Mam problem z zawieszeniem. Chodzi o przód-strona kierowcy. Podczas gwałtownego hamowania przy niskiej prędkości słychać strzał jakby pękniętej sprężyny. Podobnie jest podczas skręcania np przy parkowaniu. Kiedy skręcam w miejscu też słychać owy strzał. Stawiałem na sprężyny, więc wymieniłem na nowe KYB i dalej strzela.
Dziś pojechałem do diagnosty i stwierdziliśmy że coś prawdopodobnie strzela przy sworzniu dolnego przedniego wahacza.
Stojąc obok auta i skręcając kłami słychać ten dźwięk jakby wyżej (sprężyna), a może dźwięk odbija się od nadkola...sam nie wiem.
Może miał ktoś podobny przypadek i mnie naprowadzi na przyczyne tego stanu zanim wymienie niepotrzebne elementy zawieszenia?
Pozdrawiam.
Mam uszkodzoną tuleje na dolnym tylym wahaczu na tak zwanym bnanie czy rogalu.

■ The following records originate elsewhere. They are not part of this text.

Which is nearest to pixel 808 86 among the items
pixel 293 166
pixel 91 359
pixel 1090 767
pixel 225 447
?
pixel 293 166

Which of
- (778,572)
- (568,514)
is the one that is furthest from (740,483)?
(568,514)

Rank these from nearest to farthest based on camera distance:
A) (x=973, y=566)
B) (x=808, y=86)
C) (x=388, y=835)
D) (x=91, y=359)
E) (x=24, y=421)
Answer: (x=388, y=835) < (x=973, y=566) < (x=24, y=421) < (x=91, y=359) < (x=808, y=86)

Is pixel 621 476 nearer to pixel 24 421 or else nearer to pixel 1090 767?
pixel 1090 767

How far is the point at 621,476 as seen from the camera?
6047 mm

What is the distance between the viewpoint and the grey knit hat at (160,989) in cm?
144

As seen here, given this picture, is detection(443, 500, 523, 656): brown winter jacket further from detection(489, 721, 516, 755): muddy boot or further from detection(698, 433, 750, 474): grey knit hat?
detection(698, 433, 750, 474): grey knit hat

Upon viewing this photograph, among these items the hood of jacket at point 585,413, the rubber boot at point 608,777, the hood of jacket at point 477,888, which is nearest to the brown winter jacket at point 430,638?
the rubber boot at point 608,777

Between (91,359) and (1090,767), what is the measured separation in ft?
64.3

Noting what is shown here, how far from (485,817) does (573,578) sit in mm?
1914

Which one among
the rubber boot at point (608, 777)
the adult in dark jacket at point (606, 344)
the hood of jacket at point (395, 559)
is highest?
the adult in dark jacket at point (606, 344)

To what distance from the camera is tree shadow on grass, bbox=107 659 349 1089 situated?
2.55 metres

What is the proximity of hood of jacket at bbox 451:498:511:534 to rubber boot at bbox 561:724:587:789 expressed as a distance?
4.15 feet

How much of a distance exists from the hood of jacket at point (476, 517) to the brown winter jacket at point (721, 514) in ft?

Oczywiście wymienie wahacz, ale czy przez nią może tak strzelać? Diagnosta sluchał stetoskopem i mówił że z tego miejsca słychać najbradziej. W sobote inny powiedział że to może być sworzeń na dolnym przednim :D a może padły dwa. Pytanie tylko czy one mogą powodować strzelanie podobne jak przy pękniętej sprężynie?